Senor d'Esbrull was one of the main landowners in the area and in the 1820s he built an aqueduct to the centre of the town, alleviating water shortages during dry periods. Although the population increased again over the next half century, a combination of poor harvests and increasing taxes caused many people to emigrate to Argentina around 1888.
In 1829 a hospice was added to the Chapel of Saint George and it was later used by the nuns of charity. Around 1835 the Dominican Monastery, and the buildings belonging to Montesión and St. George Chapel became the town's property under the Prime Minister Mendizábal's decrees. The buildings were just three of hundreds across Spain that were taken from the clergy and given to barons to raise money and support for the civil war, known as the First Carlist War.
The original town square is Plaza Major and it is in front of the Church of Mary of God of the Angels, the church established by the Knights Templar. Follow Temple Street behind the church and pass through Plaza l'Almoina to discover Montesion Church and the Town Hall.
The steps up Calvary Hill are just to the west. The chapel at the top dates from the 19th Century and the ancient statue of the Virgin Mary of the Foot of the Cross is inside. It is well worth climbing the steps to see the magnificent views of the town. Each Good Friday a parade re-enacts the Stations of the Cross along the back road before carrying out a mock crucifixion on top of the hill. There is also a silent torch lit parade as hundreds of people accompany the figure of Christ through the town dressed in religious cloaks and masks.

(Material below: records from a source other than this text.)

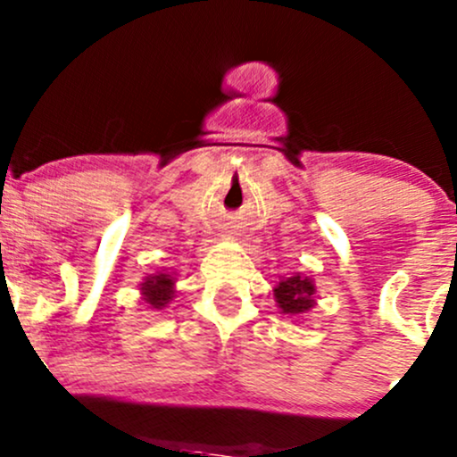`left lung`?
<instances>
[{"mask_svg":"<svg viewBox=\"0 0 457 457\" xmlns=\"http://www.w3.org/2000/svg\"><path fill=\"white\" fill-rule=\"evenodd\" d=\"M273 297L279 312L299 320L317 305V284L305 273H293L286 278L282 275L273 288Z\"/></svg>","mask_w":457,"mask_h":457,"instance_id":"8db88e82","label":"left lung"}]
</instances>
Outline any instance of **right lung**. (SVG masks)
Instances as JSON below:
<instances>
[{
    "mask_svg": "<svg viewBox=\"0 0 457 457\" xmlns=\"http://www.w3.org/2000/svg\"><path fill=\"white\" fill-rule=\"evenodd\" d=\"M175 273L173 270H155V273H147L143 278V282L138 284L140 299L147 303V308L152 310H164L169 308V303L175 299Z\"/></svg>",
    "mask_w": 457,
    "mask_h": 457,
    "instance_id": "right-lung-1",
    "label": "right lung"
}]
</instances>
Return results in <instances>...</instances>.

Head back down the steps and follow l'Ombra Street at the bottom to get to the Church and Convent of Sant Domingo. The large square in front is known as Liberty Plaza and it was once the cemetery. The tourist information office and the museum are inside the convent.
Torre d'Esbrull is next to the square and the tower guards would look out for the alarm being raised on the coastline when pirates roamed the Mediterranean Sea. It would in turn pass the message on to the church tower which would ring the bells to alert the villagers.
El Puig de Maria, or Maria's Hill, rises 330 metres above the south side of Pollença and the Chapel of El Rosal Vell at the top was dedicated to Our Lady of Mercy in the 15th Century. Monks and hermits have lived here over the centuries, worshipping the 14th Century statue of the Virgin Mary. The narrow track to the summit is signposted from the bypass (Ma-2200) on the southeast side of the town.